So I’m very careful when I crawl between the hedges, where the Parts of Izzie I got will soon be the Parts of me, and she will go and I will stay and that will be the end of her, with her hoity-toity. That’ll be the end of her all right, the day I know who I am.

*

Anna continued to dream. Her dreams were full of strange anxieties. She dreamed she was a white bird flying out, a black bird flying home – she had been the same bird all along. She dreamed she had gone up to the Beacon so John could show her a fox; neither of them turned up. She dreamed of Francis Baynes, standing in the middle of the vicarage kitchen with his trousers down round his ankles, his mouth open on a kind of vacant sigh—

This dream caused her to start awake with a noise in her ears.

She thought it was Eleanor. She thought it was someone in the house.

‘Did you hear that?’ she asked John.

‘It was you, Anna,’ he answered. ‘You called out.’ He leaned over her to look at the alarm clock and groan. ‘It was more of a scream, actually,’ he said. ‘Can we go back to sleep now?’

But it turned out he couldn’t sleep, so after an hour’s irritable tossing and turning he got up to make a cup of tea, sit stunned in front of the Aga for a few minutes, then go back upstairs to confront his financial problems. That was how, already in a difficult mood, he discovered Mark and Oliver Holland making themselves at home in his office. They had pulled out all the drawers of the old steel filing cabinet so that it leaned perilously away from the wall. They had scattered coloured folders everywhere. The computer was on and a search programme loaded from an unmarked CD was busily munching its way through John’s secure files.

John looked at his watch: 7.30 a.m. on a wet Friday. ‘This is a little bit out of business hours,’ he commented.

‘Ah,’ said Mark.

Oliver added, ‘We thought it would be all right.’

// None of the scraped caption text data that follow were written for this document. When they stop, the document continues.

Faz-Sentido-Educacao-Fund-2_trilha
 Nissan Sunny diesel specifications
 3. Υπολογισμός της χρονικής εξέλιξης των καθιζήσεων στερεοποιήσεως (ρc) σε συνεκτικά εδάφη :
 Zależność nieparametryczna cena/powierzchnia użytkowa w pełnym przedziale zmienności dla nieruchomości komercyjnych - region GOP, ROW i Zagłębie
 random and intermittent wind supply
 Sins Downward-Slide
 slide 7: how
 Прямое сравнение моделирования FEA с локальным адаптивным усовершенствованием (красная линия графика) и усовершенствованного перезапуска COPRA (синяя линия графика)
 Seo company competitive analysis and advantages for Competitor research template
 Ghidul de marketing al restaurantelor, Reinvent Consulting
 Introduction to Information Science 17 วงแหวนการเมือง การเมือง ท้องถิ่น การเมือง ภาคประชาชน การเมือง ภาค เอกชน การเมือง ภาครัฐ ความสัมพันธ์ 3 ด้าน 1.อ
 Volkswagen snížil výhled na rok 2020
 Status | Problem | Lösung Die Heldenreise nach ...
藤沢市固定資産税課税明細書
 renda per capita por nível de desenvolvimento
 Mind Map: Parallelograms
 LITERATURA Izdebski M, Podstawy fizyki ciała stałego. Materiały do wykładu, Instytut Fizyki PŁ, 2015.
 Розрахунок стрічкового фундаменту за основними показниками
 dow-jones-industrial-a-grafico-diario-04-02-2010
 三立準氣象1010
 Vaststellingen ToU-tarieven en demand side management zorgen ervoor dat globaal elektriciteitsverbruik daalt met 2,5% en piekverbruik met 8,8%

‘I don’t think it is, you know,’ John pointed out.

The first Anna knew about the situation was when, ten minutes or so later, standing by the front door in a grubby white towelling robe, she glanced up from the morning’s crop of junk mail to see him escorting them towards her. They looked as discomfited as she had ever seen them.

‘You could regret this,’ Oliver said.

Mark began, ‘The Estate—’

John bunched up the lapels of Mark’s suit jacket and used them to push him against the wall. He was really much taller than Mark, Anna noticed, and his face was dark with anger. ‘Fuck the Estate,’ he said quietly. ‘Fuck them all. They knew as well as you did what was going on here in Stella’s day. It just wasn’t quite profitable enough to keep their attention.’ He let Mark go. ‘You won’t be coming to this house again. Will you?’ He thought for a moment. ‘In fact, before you go, you can give me whatever keys you have in your possession.’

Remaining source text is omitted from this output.